Пораженная собственным оружием, монахиня умолкла.

— Например, этот кашель, — продолжал врач, кивнув в сторону двери, из-за которой был слышен Сташкин кашель, — типичен для острого бронхита. Если, по вашему мнению, бог является аптекой для тех, кто ему доверяет, приходится жалеть, что он не послал сюда сиропа, чтобы предупредить бронхит. Не я, а сестра должна помнить, что, как сказано в евангелии, Христос вылечил дочку Иаира, больного юношу и других, вместо того, чтобы отсылать больных на небо, как это делают ваши монастыри.

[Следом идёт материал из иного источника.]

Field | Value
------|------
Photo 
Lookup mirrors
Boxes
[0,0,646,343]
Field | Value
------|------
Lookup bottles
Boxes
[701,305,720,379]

— Мы знаем, когда применять лекарства. Знаем также, что злоупотребление ими приносит больше вреда, чем пользы. Дети, которые кашляют, получают у нас сироп «Фамела».

Врач усмехнулся с недоверием, монахиня снова покраснела и, повернувшись в сторону трапезной, громко крикнула:

— Казя, сходи в кладовую и принеси сюда сироп «Фамела»!

Казя побежала в кладовую, где под ступенями лестницы с незапамятных времен лежало несколько десятков плоских бутылочек с сиропом.

Поскольку она долго не возвращалась, сестра Алоиза отправила за нею Леоську. Через минуту вернулись обе.

— Нет там ни одной бутылки.

— Не может быть!

Ироническая усмешка не сходила с лица доктора.

— Может, поискать на чердаке? — неуверенно предложила Казя.

— Случайно, не эти ли бутылки вы разыскиваете? — спросил врач, вынимая из кармана плоскую бутылку.

Бутылка перешла в руки монахини, а от нее — к нам и начала свое путешествие от одной воспитанницы к другой. Мы готовы были поклясться, что она ведет свое происхождение из кладовки под нашей лестницей. Вместо этикетки сиропа «Фамела» на одной стороне бутылки был приклеен маленький образок божьей матери, а на другой прилеплена бумажка с чернильной надписью: «Лурдская вода».

— Сестра позволит мне сохранить эту бутылку как яркий пример результатов вашей воспитательной системы, — с удовлетворением сказал врач и взял из рук Аниельки бутылку.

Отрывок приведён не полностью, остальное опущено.